Resiliency. From a military perspective, if you care, I was told that generals are complaining about a lack of resiliency. People go to boot camp and make a mistake but they don't have the resiliency to fix their mistake and move on.
I think it comes from parents not wanting their kids to go through any bad experiences. They need to get comfortable being uncomfortable. I have noticed it with my family, but I don't have any kids so who am I to make judgements.
If you care what military generals say you lack resiliancy
The importance of savings and investments, especially when you're young.
I teach all of my kids that "no" is a complete sentence. I want them to be very conscious of consent, but I also want them all to respect their own wishes.
Unrelated, I also teach them all how to throw a good punch and keep their god damned hands up and chin down as soon as I think they have enough self control not to abuse it.
So many daily small thzate kinda impossible to teach a whole class, but are easy to teach a single child (source: I work in a school):
- reading the clock. May sound weird, but some kids get it really early and quickly, some take more time. Thus pretty frustrating to teach the whole class
- tying shoes (I know too many kids with 8 or 9 years old who can't tie a knot, shoes are a good starter)
- generally small motor skills (crafts, crochet, weaving, whatever you want...)
And the one thing that school cannot teach and is also very difficult for parents: questioning authority
And the one thing that school cannot teach and is also very difficult for parents: questioning authority
I'd widen it to: questioning ideals and argumentation
questioning authority
Parent: make sure to question authority
Kid: why?
Parent: listen here you little shit...
Small motor skills - you know what’s SUPER good at teaching this? Writing in cursive, it’s why it needs to stay in schools.
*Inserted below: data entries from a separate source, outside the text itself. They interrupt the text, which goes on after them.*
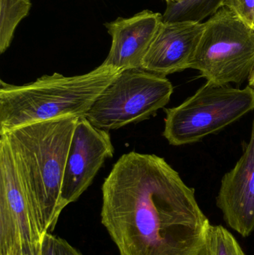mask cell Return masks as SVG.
I'll use <instances>...</instances> for the list:
<instances>
[{"instance_id": "cell-1", "label": "cell", "mask_w": 254, "mask_h": 255, "mask_svg": "<svg viewBox=\"0 0 254 255\" xmlns=\"http://www.w3.org/2000/svg\"><path fill=\"white\" fill-rule=\"evenodd\" d=\"M101 190V223L119 255H207L210 222L165 159L124 154Z\"/></svg>"}, {"instance_id": "cell-2", "label": "cell", "mask_w": 254, "mask_h": 255, "mask_svg": "<svg viewBox=\"0 0 254 255\" xmlns=\"http://www.w3.org/2000/svg\"><path fill=\"white\" fill-rule=\"evenodd\" d=\"M79 118L49 120L1 133L7 137L19 178L46 233L55 230L67 207L61 190Z\"/></svg>"}, {"instance_id": "cell-3", "label": "cell", "mask_w": 254, "mask_h": 255, "mask_svg": "<svg viewBox=\"0 0 254 255\" xmlns=\"http://www.w3.org/2000/svg\"><path fill=\"white\" fill-rule=\"evenodd\" d=\"M121 72L101 64L85 74L55 73L23 85L0 81V134L34 123L85 117Z\"/></svg>"}, {"instance_id": "cell-4", "label": "cell", "mask_w": 254, "mask_h": 255, "mask_svg": "<svg viewBox=\"0 0 254 255\" xmlns=\"http://www.w3.org/2000/svg\"><path fill=\"white\" fill-rule=\"evenodd\" d=\"M189 69L207 81L241 85L254 72V26L227 6L204 22Z\"/></svg>"}, {"instance_id": "cell-5", "label": "cell", "mask_w": 254, "mask_h": 255, "mask_svg": "<svg viewBox=\"0 0 254 255\" xmlns=\"http://www.w3.org/2000/svg\"><path fill=\"white\" fill-rule=\"evenodd\" d=\"M254 111V88L207 81L177 107L165 109L164 137L171 145L195 143Z\"/></svg>"}, {"instance_id": "cell-6", "label": "cell", "mask_w": 254, "mask_h": 255, "mask_svg": "<svg viewBox=\"0 0 254 255\" xmlns=\"http://www.w3.org/2000/svg\"><path fill=\"white\" fill-rule=\"evenodd\" d=\"M166 76L142 68L123 70L92 105L85 118L98 128L116 130L138 124L164 109L173 94Z\"/></svg>"}, {"instance_id": "cell-7", "label": "cell", "mask_w": 254, "mask_h": 255, "mask_svg": "<svg viewBox=\"0 0 254 255\" xmlns=\"http://www.w3.org/2000/svg\"><path fill=\"white\" fill-rule=\"evenodd\" d=\"M46 232L0 134V255H37Z\"/></svg>"}, {"instance_id": "cell-8", "label": "cell", "mask_w": 254, "mask_h": 255, "mask_svg": "<svg viewBox=\"0 0 254 255\" xmlns=\"http://www.w3.org/2000/svg\"><path fill=\"white\" fill-rule=\"evenodd\" d=\"M114 154L108 130L79 118L67 158L61 197L66 206L76 202L92 184L107 159Z\"/></svg>"}, {"instance_id": "cell-9", "label": "cell", "mask_w": 254, "mask_h": 255, "mask_svg": "<svg viewBox=\"0 0 254 255\" xmlns=\"http://www.w3.org/2000/svg\"><path fill=\"white\" fill-rule=\"evenodd\" d=\"M224 220L243 238L254 232V121L250 141L235 166L222 179L216 198Z\"/></svg>"}, {"instance_id": "cell-10", "label": "cell", "mask_w": 254, "mask_h": 255, "mask_svg": "<svg viewBox=\"0 0 254 255\" xmlns=\"http://www.w3.org/2000/svg\"><path fill=\"white\" fill-rule=\"evenodd\" d=\"M204 27V22L163 21L141 68L163 76L189 69Z\"/></svg>"}, {"instance_id": "cell-11", "label": "cell", "mask_w": 254, "mask_h": 255, "mask_svg": "<svg viewBox=\"0 0 254 255\" xmlns=\"http://www.w3.org/2000/svg\"><path fill=\"white\" fill-rule=\"evenodd\" d=\"M162 22L163 14L144 10L131 17H119L104 23L112 42L102 64L122 71L141 68Z\"/></svg>"}, {"instance_id": "cell-12", "label": "cell", "mask_w": 254, "mask_h": 255, "mask_svg": "<svg viewBox=\"0 0 254 255\" xmlns=\"http://www.w3.org/2000/svg\"><path fill=\"white\" fill-rule=\"evenodd\" d=\"M225 0H179L167 3L164 22H201L225 6Z\"/></svg>"}, {"instance_id": "cell-13", "label": "cell", "mask_w": 254, "mask_h": 255, "mask_svg": "<svg viewBox=\"0 0 254 255\" xmlns=\"http://www.w3.org/2000/svg\"><path fill=\"white\" fill-rule=\"evenodd\" d=\"M31 8L30 0H0V53L10 47L18 25Z\"/></svg>"}, {"instance_id": "cell-14", "label": "cell", "mask_w": 254, "mask_h": 255, "mask_svg": "<svg viewBox=\"0 0 254 255\" xmlns=\"http://www.w3.org/2000/svg\"><path fill=\"white\" fill-rule=\"evenodd\" d=\"M207 255H246L234 235L222 226L209 228Z\"/></svg>"}, {"instance_id": "cell-15", "label": "cell", "mask_w": 254, "mask_h": 255, "mask_svg": "<svg viewBox=\"0 0 254 255\" xmlns=\"http://www.w3.org/2000/svg\"><path fill=\"white\" fill-rule=\"evenodd\" d=\"M225 6L237 12L254 26V0H225Z\"/></svg>"}, {"instance_id": "cell-16", "label": "cell", "mask_w": 254, "mask_h": 255, "mask_svg": "<svg viewBox=\"0 0 254 255\" xmlns=\"http://www.w3.org/2000/svg\"><path fill=\"white\" fill-rule=\"evenodd\" d=\"M56 255H83L66 240L55 236Z\"/></svg>"}, {"instance_id": "cell-17", "label": "cell", "mask_w": 254, "mask_h": 255, "mask_svg": "<svg viewBox=\"0 0 254 255\" xmlns=\"http://www.w3.org/2000/svg\"><path fill=\"white\" fill-rule=\"evenodd\" d=\"M41 255H56L55 235L52 233H46L45 235L42 244Z\"/></svg>"}, {"instance_id": "cell-18", "label": "cell", "mask_w": 254, "mask_h": 255, "mask_svg": "<svg viewBox=\"0 0 254 255\" xmlns=\"http://www.w3.org/2000/svg\"><path fill=\"white\" fill-rule=\"evenodd\" d=\"M249 85L254 88V72L253 73V74H252V76H251L250 79H249Z\"/></svg>"}, {"instance_id": "cell-19", "label": "cell", "mask_w": 254, "mask_h": 255, "mask_svg": "<svg viewBox=\"0 0 254 255\" xmlns=\"http://www.w3.org/2000/svg\"><path fill=\"white\" fill-rule=\"evenodd\" d=\"M179 0H166V1H167V3H174V2H177V1H178Z\"/></svg>"}, {"instance_id": "cell-20", "label": "cell", "mask_w": 254, "mask_h": 255, "mask_svg": "<svg viewBox=\"0 0 254 255\" xmlns=\"http://www.w3.org/2000/svg\"><path fill=\"white\" fill-rule=\"evenodd\" d=\"M41 255V251H40V253H39V254H38V255Z\"/></svg>"}]
</instances>
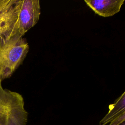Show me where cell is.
I'll return each instance as SVG.
<instances>
[{"label":"cell","mask_w":125,"mask_h":125,"mask_svg":"<svg viewBox=\"0 0 125 125\" xmlns=\"http://www.w3.org/2000/svg\"><path fill=\"white\" fill-rule=\"evenodd\" d=\"M29 49L26 40L18 34L0 37V83L11 77L22 63Z\"/></svg>","instance_id":"6da1fadb"},{"label":"cell","mask_w":125,"mask_h":125,"mask_svg":"<svg viewBox=\"0 0 125 125\" xmlns=\"http://www.w3.org/2000/svg\"><path fill=\"white\" fill-rule=\"evenodd\" d=\"M27 118L22 95L3 88L0 83V125H26Z\"/></svg>","instance_id":"7a4b0ae2"},{"label":"cell","mask_w":125,"mask_h":125,"mask_svg":"<svg viewBox=\"0 0 125 125\" xmlns=\"http://www.w3.org/2000/svg\"><path fill=\"white\" fill-rule=\"evenodd\" d=\"M16 30L21 37L38 22L41 15L39 0H18Z\"/></svg>","instance_id":"3957f363"},{"label":"cell","mask_w":125,"mask_h":125,"mask_svg":"<svg viewBox=\"0 0 125 125\" xmlns=\"http://www.w3.org/2000/svg\"><path fill=\"white\" fill-rule=\"evenodd\" d=\"M18 0H0V37L17 34Z\"/></svg>","instance_id":"277c9868"},{"label":"cell","mask_w":125,"mask_h":125,"mask_svg":"<svg viewBox=\"0 0 125 125\" xmlns=\"http://www.w3.org/2000/svg\"><path fill=\"white\" fill-rule=\"evenodd\" d=\"M125 1V0H84V2L95 14L105 18L113 16L118 13Z\"/></svg>","instance_id":"5b68a950"},{"label":"cell","mask_w":125,"mask_h":125,"mask_svg":"<svg viewBox=\"0 0 125 125\" xmlns=\"http://www.w3.org/2000/svg\"><path fill=\"white\" fill-rule=\"evenodd\" d=\"M108 108V111L100 121L99 125H106L125 110V91Z\"/></svg>","instance_id":"8992f818"},{"label":"cell","mask_w":125,"mask_h":125,"mask_svg":"<svg viewBox=\"0 0 125 125\" xmlns=\"http://www.w3.org/2000/svg\"><path fill=\"white\" fill-rule=\"evenodd\" d=\"M125 122V110L112 120L108 125H119Z\"/></svg>","instance_id":"52a82bcc"},{"label":"cell","mask_w":125,"mask_h":125,"mask_svg":"<svg viewBox=\"0 0 125 125\" xmlns=\"http://www.w3.org/2000/svg\"><path fill=\"white\" fill-rule=\"evenodd\" d=\"M123 123H124V124L123 125H125V122H124Z\"/></svg>","instance_id":"ba28073f"},{"label":"cell","mask_w":125,"mask_h":125,"mask_svg":"<svg viewBox=\"0 0 125 125\" xmlns=\"http://www.w3.org/2000/svg\"></svg>","instance_id":"9c48e42d"}]
</instances>
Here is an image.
All the things listed are also easily teachable to groups - group exercises/worksheets and practice for clocks, tying shoes used to be considered standard to be taught at preschool/kindergarten it’s a matter of practice and cursive
What's your experience with groups of children? You can show stuff. But repetition and practice are not a great thing in a school setting. That needs to happen outside of school. I've worked with far over thousand kids and worked in elementary schools for over 10 years now. Yes you can "teach" the things. But the kids need time and space for their own pace at repeating and practicing them
My mom was an early education teacher for over 30 years and this is all stuff she taught, she didn’t do cursive because that starts in second grade but letters, numbers, clocks, tying shoes/learning buttons, reading, zippers etc etc etc are all early educational norms. Granted I wasn’t the teacher but I was involved in it and helped her do her yearly syllabus and helped with in class projects etc.
It needs to happen inside and outside school. The issue is we don’t give teachers any authority and we don’t give parents any time to parent their kids.
This.

and for elementary school

More important than ever: media literacy (and critical thinking).
While it seems the theory and application is taught in school nowadays, i think it's mostly about keeping the critical thinking going every time you hear news or any information especially from friends and family.
We tend to believe stupid things if people we trust tell us. And if you have the foundations of critical thinking since your childhood it's much easier to accept that your thinking is / was wrong and change it. There are enough people whose mind can't be changed even with evidence or good reasoning.
Talking with children about why something is communicated the way it is, which parts can be trusted and which not, which problems it has and so on is very important. And especially not focusing on your own political / moral / religious view in those situations. You love religion X? Don't believe everything they say just because of that. You hate political party Y? Don't think everything they say is automatically a lie just because of that.